Он выкрикнул это как в лихорадке, а сам дрожащими руками вставлял ключ в отверстие замка.
Тигрёнок даже испугался и, отойдя, прижался к задней стенке клетки. Но Назир уже вскочил в клетку и стал около тигрёнка на колени.
— Я буду кормить тебя, Гульча, — говорил он. — Я сейчас принесу тебе тёплого молока. Я только раньше прибежал сказать тебе это!
Через минуту мальчик и тигрёнок уже весело катались по клетке. Тигрёнок, забыв о своём сиротстве и неволе, ловил длинный прут с тряпочкой на конце, а мальчик щекотал ему брюшко и смеялся.

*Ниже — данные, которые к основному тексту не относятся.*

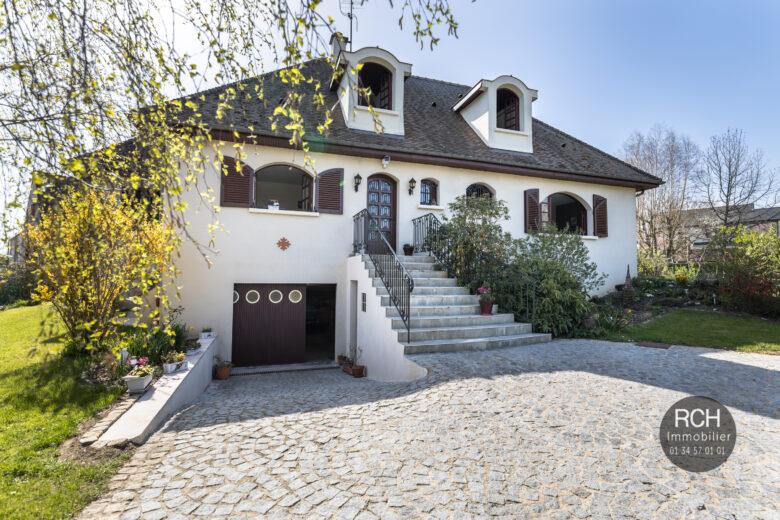 Photos du bien : Méré – Très jolie maison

Исхак стоял около клетки и злобно смотрел на них. Ему была ужасна мысль, что нищий, случайно попавший на кухню мальчишка сделан его помощником. А вдруг Мустафе-беку придёт в голову впоследствии назначить мальчишку надсмотрщиком, и тогда он, Исхак, лишится места! Мысли одна другой чернее теснились в его голове.

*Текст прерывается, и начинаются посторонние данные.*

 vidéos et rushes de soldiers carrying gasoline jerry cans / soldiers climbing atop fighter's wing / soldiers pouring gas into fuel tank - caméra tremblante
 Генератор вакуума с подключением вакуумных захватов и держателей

А в это время Мустафа-бек отдыхал, откинувшись на мягкие подушки. Одно его слово сегодня осчастливило маленького нищего. Но счастье мальчика не волновало Мустафу-бека. С таким же равнодушием он отнёсся бы и к его несчастью. Главное — каприз его, Мустафы-бека, был исполнен. Чем бы заняться теперь?
Он сердито отодвинул от себя блюдо с дымящимся пловом и хлопнул в ладоши.
— Унесите это, — приказал он. — И позовите певца! Или нет, рассказчика! Или… убирайтесь вон, все!
Опершись на руку, он задумался. Стоило только захотеть, и всё будет. Чего же пожелать?..
А Назир уже принёс в клетку кувшин тёплого молока, и тигрёнок пил, захлёбываясь от жадности.
— Ещё, ещё налей, — угрюмо говорил Исхак, — вот так, да не давай ему разливать. Пять раз в день кормить будешь. Как подрастёт, мясо есть будет, потом авось и тебя слопает, — тихо прибавил он и отвернулся.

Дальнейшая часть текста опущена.